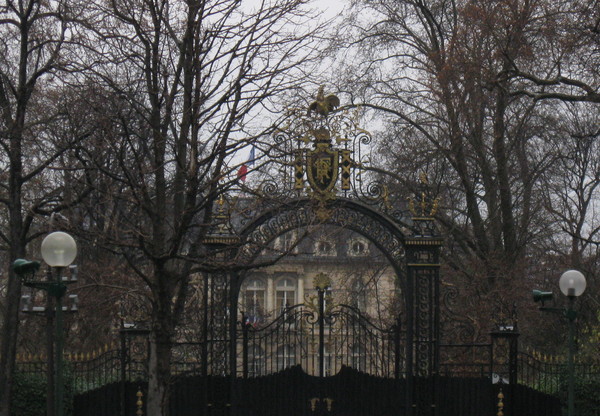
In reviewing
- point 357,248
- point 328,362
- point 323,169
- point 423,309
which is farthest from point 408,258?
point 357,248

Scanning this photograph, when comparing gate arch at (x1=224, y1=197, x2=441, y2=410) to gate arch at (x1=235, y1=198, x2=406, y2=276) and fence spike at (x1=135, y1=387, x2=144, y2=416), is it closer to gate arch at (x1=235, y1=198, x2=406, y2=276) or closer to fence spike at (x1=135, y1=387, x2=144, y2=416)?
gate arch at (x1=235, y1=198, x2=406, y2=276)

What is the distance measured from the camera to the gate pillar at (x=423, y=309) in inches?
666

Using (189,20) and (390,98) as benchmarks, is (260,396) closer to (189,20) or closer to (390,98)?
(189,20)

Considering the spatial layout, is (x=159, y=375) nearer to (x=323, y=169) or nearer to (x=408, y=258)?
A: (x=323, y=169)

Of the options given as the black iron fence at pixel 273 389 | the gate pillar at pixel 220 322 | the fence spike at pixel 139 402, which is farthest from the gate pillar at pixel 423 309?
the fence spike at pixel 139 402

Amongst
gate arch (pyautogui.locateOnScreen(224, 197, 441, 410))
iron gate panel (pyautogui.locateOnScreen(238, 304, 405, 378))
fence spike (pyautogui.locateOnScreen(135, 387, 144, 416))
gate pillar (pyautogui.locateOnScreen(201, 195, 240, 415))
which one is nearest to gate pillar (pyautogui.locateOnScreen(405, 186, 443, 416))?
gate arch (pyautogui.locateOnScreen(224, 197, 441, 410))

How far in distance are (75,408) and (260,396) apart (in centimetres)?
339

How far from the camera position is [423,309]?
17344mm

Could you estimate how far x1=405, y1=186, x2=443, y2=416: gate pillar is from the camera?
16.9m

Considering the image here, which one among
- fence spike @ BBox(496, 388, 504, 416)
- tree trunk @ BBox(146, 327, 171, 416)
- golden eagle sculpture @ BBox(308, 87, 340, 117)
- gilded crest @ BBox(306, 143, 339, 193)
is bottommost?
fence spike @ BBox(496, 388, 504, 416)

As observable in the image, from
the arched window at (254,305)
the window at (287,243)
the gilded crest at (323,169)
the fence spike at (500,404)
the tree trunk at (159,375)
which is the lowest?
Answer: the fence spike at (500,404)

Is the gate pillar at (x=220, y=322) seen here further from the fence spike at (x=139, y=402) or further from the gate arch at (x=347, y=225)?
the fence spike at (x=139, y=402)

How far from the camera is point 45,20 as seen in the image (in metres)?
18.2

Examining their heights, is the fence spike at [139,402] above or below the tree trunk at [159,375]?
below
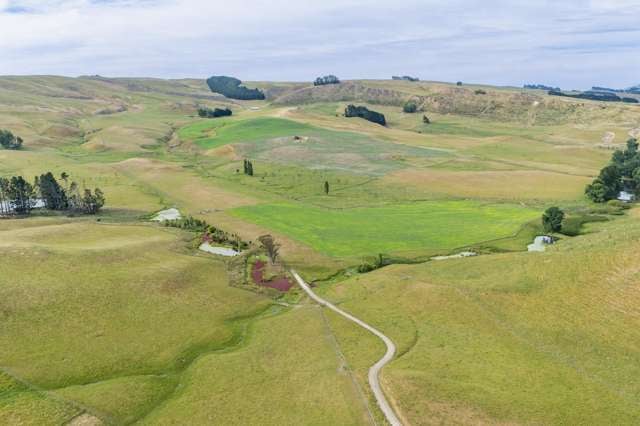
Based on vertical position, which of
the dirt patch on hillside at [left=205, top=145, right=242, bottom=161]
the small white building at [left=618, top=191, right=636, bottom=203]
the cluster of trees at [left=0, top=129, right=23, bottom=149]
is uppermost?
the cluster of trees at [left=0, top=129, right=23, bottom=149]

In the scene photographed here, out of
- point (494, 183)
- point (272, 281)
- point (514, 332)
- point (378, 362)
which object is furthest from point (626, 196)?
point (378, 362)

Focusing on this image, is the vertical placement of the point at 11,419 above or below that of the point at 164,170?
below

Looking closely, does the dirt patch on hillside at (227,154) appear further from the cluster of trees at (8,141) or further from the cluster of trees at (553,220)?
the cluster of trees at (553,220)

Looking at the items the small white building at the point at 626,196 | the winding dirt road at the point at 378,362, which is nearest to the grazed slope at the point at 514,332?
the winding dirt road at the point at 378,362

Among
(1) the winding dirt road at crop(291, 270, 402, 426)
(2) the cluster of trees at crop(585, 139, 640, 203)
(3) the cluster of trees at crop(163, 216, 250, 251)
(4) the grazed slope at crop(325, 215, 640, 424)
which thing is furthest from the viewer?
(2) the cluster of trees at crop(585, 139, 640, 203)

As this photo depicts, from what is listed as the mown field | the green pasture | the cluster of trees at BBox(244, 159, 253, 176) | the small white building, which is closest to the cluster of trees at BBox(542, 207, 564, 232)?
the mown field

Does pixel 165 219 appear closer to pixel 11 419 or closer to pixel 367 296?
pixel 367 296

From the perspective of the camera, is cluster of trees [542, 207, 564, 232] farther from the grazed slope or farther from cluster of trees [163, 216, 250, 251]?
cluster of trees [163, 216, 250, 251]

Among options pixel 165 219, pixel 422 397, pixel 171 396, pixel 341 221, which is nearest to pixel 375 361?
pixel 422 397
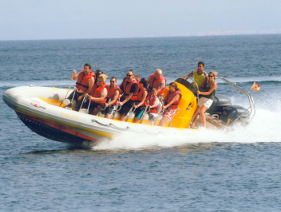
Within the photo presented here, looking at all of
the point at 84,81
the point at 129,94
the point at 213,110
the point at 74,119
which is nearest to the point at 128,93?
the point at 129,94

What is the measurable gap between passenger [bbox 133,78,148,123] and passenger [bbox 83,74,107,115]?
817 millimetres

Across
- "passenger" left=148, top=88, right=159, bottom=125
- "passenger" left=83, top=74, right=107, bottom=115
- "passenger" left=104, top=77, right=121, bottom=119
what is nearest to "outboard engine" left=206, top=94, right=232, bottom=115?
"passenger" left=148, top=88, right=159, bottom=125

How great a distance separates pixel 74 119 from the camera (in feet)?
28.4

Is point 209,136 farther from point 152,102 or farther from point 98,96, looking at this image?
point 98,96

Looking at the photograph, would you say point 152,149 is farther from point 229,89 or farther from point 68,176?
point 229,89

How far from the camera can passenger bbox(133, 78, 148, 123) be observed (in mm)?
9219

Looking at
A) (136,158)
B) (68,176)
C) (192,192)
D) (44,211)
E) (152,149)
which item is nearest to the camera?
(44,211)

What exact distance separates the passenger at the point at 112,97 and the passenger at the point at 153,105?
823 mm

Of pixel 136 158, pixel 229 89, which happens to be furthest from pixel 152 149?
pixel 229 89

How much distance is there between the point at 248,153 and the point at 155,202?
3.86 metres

* _What you will do_
Copy word for word the lines running from the line with "Scanning this photograph, when" to the line with "A: (x=323, y=169)", including both of those lines.

* _Problem solution_
Scanning this photograph, when comparing gate arch at (x1=224, y1=197, x2=441, y2=410) to gate arch at (x1=235, y1=198, x2=406, y2=276) and fence spike at (x1=135, y1=387, x2=144, y2=416), is it closer to gate arch at (x1=235, y1=198, x2=406, y2=276) or closer to fence spike at (x1=135, y1=387, x2=144, y2=416)?
gate arch at (x1=235, y1=198, x2=406, y2=276)

What is the distance measured from the camera to the gate pillar at (x=423, y=309) in inches?
666

Using (189,20) and (390,98) as benchmarks, is (260,396) closer to (189,20) or closer to (390,98)?
(189,20)

Considering the spatial layout, is (x=159, y=375) nearer to (x=323, y=169) or nearer to (x=408, y=258)?
A: (x=323, y=169)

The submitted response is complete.